> **CHECK YOUR UNDERSTANDING**
**a)** Decide whether each of these statements agrees with the Oasis Fire account: (i) the experts' meeting took place two months after the fire; (ii) the experts found plenty of viable seeds and roots on the burned land; (iii) the SLWA offered to pay for the landowner workshop. For each, answer yes or no and quote the words of the account that decide it.
**b)** Write the next part of the Oasis Fire account, starting after its last sentence.

═════ SOURCE TEXT

Shortly after the smoke had settled from the Oasis Fire, TPWD personnel and SLWA members began to realize the threat those 9,000 acres of scorched land posed to the habitat of the Guadalupe bass as well as the overall health of the watershed. Huge swaths of vegetation had been scorched off of the landscape, and large deposits of ash and soil lay unanchored and ready to wash into the rivers and creeks of the watershed with the next rain, potentially smothering aquatic habitats and causing the loss of valuable topsoil. The question was what should be done?

To answer this question TPWD invited representatives from various state agencies and private consultants to a meeting held on July 27, two months after the fire. Approximately 30 experts met at the Texas Tech University Llano River Field Station at Junction and spent the morning touring the destruction caused by the wildfire. Very little evidence of viable seeds or roots was found within what looked like a sterilized environment, void of any vegetation. The group spent the afternoon back at Field Station discussing what had been observed and trying to come up with solutions to mitigate fire impacts to the land and to speed recovery. There was a consensus that no precedent existed for the wildfires of 2011 in Texas, that the emphasis should be to do no harm, and that there was a critical need to get vegetation back on the land as soon as possible, especially on the steep slopes.

Steve Nelle, a biologist with the Natural Resources Conservation Service, suggested enlisting impacted landowners as part of an experiment in recovery by providing them with a specifically formulated seed mix for scorched land, having them seed small plots, and then observing and recording the results. To implement such a plan, an informational workshop would be held for impacted landowners. At that time they would be given enough seed mix to create their own experimental plots, and would also learn simple practices to reduce erosion, prevent deer browsing on seedling re-growth, and other techniques to enhance revegetation. TPWD offered to provide the funding if the SLWA would facilitate and coordinate the workshop.

══════════
═════ LISTED ENTRIES

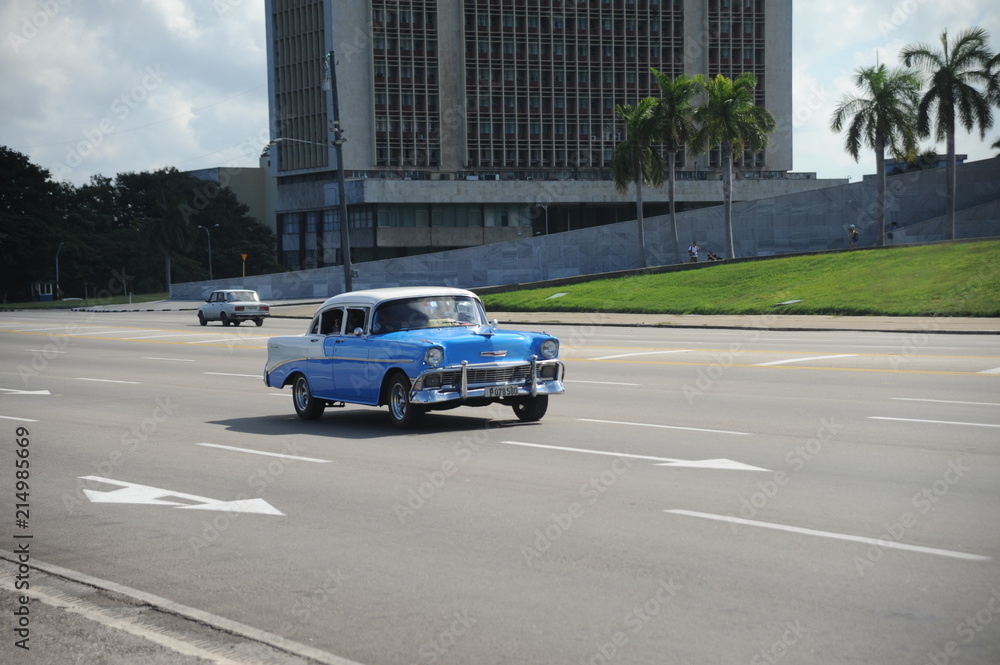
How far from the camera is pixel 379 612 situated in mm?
6312

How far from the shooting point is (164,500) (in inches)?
386

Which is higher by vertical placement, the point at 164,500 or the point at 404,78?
the point at 404,78

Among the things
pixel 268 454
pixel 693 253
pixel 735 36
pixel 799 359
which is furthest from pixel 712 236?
pixel 268 454

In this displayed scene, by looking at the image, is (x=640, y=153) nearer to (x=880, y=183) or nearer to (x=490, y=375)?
(x=880, y=183)

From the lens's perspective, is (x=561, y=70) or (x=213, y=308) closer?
(x=213, y=308)

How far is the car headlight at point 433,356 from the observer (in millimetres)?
13070

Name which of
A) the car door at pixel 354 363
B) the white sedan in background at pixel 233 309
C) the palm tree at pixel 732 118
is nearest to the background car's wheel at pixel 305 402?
the car door at pixel 354 363

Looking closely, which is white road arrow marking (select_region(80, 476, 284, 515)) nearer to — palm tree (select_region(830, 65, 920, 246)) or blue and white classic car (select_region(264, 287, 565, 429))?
blue and white classic car (select_region(264, 287, 565, 429))

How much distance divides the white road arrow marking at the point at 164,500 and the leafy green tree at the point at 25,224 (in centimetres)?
9031

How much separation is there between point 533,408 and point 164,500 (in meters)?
5.39

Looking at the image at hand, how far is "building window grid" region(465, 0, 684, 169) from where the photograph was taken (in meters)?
107

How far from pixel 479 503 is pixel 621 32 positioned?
339ft

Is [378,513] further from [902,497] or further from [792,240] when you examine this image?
[792,240]

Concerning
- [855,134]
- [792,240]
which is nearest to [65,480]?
[855,134]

══════════

> **ANSWERS TO THIS EXERCISE**
**a)**
(i) Yes: "a meeting held on July 27, two months after the fire"
(ii) No: "Very little evidence of viable seeds or roots was found"
(iii) No: "TPWD offered to provide the funding if the SLWA would facilitate and coordinate the workshop."

**b)**
After Six Months

As the agency and private experts began to work together to formulate a scorched land seed mix, SLWA and TPWD began to coordinate with other partners and set a date of November 12th for a workshop at the Llano River Field Station. The other partners involved would include the NRCS, Texas Forest Service, Llano River Field Station TTU at Junction, Native American Seed, and the Upper Llanos Soil and Water Conservation District. The workshop would consist of a morning indoor session where experts representing each of the partners would cover specific topics related to the recovery of the scorched land. The afternoon session would consist of a field trip to representative sites of the Oasis Fire where demonstrations for erosion control, exclosures, and seedlings had been put in place. At the end of the day all participants would be given a pound of the scorched land seed mix for their experimental plots.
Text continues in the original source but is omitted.